As presented in the above paragraph, the median muscle activity, which was around 2.5% of MVC for dominant side in both postures, confirmed the results reported by Thorn et al. [22] for precision typing activity; in the same way, the P10_RMS level around 2% of MVC indicates a non-negligible degree of muscular static activity during texting: it reflects the continuous muscle load during sustained activity and could be linked to the potential development of musculoskeletal disorders [11]. This aspect was better investigated through the analysis of the relative rest time and its strong inverse proportionality with P10_RMS: the lower RRT values (around 0%) and higher P10_RMS level during smartphone texting, for all the tasks and both sides of the trapezius, showed that the effect of the sustained activity is strictly correlated with the absence of a muscle rest period. As presented by a previous research [24], this absence is a plausible risk factor for the development of trapezius myalgia, neck pain and cervical discomfort. In addition, the hypothesis was confirmed by the direct correlation between P10_RMS and the muscular cervical discomfort perceived by the subjects during the experiment, supporting the link between the prolonged activity and the cervical discomfort. The observed difference between postures, in these regards, may be ascribed to the reduced ability of the Borg scale to capture specific muscular effort. Finally, the results have showed that, for both sitting and standing postures, the upper trapezius muscular activity of both sides maintained the same level of activity; moreover, a value around 2% of MVC for all RMS parameters (median, P10 and range) indicated a constant muscular activity throughout the experiment.

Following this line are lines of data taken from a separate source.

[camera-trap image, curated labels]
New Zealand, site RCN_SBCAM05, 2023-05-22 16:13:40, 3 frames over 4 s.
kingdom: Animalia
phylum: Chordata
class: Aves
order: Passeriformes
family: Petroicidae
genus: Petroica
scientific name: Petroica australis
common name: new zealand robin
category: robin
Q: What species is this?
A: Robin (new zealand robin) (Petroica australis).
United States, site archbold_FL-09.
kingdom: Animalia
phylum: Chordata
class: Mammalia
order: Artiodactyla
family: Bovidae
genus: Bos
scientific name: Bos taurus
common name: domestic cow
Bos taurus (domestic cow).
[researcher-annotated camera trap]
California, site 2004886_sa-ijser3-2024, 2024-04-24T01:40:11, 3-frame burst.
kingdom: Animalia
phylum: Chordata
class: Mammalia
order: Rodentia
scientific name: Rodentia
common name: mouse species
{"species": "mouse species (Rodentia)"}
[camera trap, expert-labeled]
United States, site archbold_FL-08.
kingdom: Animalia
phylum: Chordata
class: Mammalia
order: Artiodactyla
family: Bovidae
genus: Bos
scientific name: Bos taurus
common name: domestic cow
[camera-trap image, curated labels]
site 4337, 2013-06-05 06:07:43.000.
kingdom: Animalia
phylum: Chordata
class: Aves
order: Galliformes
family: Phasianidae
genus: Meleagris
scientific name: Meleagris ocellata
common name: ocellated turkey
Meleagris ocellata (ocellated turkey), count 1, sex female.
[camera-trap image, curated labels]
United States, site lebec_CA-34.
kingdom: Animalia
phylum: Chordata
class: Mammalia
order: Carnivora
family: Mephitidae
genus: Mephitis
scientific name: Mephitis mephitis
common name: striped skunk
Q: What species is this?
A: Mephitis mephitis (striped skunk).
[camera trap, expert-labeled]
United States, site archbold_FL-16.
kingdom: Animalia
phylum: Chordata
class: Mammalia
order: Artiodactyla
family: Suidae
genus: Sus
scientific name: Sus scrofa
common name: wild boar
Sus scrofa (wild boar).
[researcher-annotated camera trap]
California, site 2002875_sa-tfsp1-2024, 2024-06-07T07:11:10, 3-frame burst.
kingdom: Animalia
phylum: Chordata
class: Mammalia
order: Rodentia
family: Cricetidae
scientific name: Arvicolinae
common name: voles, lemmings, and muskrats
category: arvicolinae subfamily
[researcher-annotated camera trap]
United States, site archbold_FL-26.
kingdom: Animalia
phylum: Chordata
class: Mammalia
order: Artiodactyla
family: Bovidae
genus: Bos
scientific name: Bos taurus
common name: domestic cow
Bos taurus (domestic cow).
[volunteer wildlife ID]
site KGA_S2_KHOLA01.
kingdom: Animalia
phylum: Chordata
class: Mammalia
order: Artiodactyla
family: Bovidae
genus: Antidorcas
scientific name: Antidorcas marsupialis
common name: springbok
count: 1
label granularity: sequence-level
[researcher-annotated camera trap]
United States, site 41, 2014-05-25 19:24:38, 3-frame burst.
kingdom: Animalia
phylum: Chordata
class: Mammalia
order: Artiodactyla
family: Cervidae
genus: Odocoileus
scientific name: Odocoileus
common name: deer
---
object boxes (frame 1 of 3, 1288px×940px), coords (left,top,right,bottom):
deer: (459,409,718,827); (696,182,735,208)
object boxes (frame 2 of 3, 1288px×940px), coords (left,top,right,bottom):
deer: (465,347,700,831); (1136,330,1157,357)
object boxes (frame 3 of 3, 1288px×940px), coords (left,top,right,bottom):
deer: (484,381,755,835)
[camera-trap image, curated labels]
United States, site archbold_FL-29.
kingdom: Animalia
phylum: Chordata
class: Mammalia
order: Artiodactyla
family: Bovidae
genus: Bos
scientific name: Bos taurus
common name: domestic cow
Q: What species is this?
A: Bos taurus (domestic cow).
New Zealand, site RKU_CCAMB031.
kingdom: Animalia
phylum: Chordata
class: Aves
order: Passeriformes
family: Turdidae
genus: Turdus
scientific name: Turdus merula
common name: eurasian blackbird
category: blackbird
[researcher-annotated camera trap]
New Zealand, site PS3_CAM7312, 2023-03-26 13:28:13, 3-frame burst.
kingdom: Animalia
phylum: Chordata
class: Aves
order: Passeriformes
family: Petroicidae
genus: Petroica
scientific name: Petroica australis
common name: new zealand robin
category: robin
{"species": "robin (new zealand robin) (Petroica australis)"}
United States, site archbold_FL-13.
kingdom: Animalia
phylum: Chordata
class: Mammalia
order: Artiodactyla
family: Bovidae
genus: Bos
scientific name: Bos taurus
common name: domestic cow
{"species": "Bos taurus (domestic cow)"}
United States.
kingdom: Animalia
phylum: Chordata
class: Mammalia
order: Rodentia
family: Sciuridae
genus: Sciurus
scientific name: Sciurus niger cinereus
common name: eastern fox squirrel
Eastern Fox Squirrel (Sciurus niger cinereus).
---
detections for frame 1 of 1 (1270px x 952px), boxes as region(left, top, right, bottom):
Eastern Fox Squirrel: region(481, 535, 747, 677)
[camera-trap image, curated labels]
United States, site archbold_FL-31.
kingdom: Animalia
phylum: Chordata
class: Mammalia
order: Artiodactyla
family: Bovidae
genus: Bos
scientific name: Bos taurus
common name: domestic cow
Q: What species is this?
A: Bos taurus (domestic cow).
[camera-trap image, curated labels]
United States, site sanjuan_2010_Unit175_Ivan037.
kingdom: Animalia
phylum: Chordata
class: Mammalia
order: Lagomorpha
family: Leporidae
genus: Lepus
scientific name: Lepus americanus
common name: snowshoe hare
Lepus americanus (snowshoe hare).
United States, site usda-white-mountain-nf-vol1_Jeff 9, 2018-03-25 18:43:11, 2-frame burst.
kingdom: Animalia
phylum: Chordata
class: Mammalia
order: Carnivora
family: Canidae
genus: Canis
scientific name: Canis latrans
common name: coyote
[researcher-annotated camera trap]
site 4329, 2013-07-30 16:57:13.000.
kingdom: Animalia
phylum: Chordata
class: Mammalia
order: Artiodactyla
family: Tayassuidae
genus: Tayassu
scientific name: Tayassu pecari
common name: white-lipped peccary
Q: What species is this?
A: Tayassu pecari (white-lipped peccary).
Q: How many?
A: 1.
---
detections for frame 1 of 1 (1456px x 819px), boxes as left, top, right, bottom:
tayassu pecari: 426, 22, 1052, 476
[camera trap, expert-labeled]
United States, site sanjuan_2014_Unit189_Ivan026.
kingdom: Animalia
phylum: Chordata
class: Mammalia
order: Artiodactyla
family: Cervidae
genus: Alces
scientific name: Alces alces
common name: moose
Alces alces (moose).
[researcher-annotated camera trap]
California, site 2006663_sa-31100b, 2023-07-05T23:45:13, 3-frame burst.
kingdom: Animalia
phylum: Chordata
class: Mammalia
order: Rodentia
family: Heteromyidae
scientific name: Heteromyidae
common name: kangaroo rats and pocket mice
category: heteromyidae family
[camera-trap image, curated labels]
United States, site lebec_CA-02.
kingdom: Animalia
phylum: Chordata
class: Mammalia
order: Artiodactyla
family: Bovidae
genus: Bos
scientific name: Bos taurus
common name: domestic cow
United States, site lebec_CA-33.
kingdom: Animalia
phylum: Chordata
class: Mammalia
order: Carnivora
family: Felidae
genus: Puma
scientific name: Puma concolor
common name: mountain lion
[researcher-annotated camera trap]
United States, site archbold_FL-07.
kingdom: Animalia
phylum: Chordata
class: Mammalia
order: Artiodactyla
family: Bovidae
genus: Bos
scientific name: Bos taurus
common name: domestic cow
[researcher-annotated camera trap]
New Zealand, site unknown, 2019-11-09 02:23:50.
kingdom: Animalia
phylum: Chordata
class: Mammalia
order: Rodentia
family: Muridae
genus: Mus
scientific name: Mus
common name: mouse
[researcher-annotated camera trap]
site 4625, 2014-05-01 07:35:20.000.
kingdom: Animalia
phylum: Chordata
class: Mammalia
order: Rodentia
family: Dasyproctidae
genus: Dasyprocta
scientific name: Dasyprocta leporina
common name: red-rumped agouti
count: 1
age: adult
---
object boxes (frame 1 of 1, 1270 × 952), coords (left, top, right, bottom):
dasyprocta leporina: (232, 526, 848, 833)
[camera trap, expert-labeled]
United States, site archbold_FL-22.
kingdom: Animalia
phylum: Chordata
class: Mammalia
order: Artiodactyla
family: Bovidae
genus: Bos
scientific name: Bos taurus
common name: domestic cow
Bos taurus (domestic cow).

In conclusion, the results obtained by the present study suggest that the prolonged use of smartphone for texting could be a plausible factor for developing cervical discomfort and neck pain. The observed correlation of amplitude-based surface EMG parameters with the indicators of fatigue perception further highlights the utility of using electromyography also for such kind of applications, where low-level sustained tonic muscular activity may play a relevant role in the onset of work-related musculoskeletal disorders. In this specific scenario, particular attention should be devoted to processing techniques for myoelectric signals that suffer from a relatively low signal-to-noise ratio [25, 26]. With the aim to define the intervention strategies for prevent the biomechanical risk, further studies will be necessary to investigate the relationship between kinematics of posture (i.e. neck angle), and muscular activity.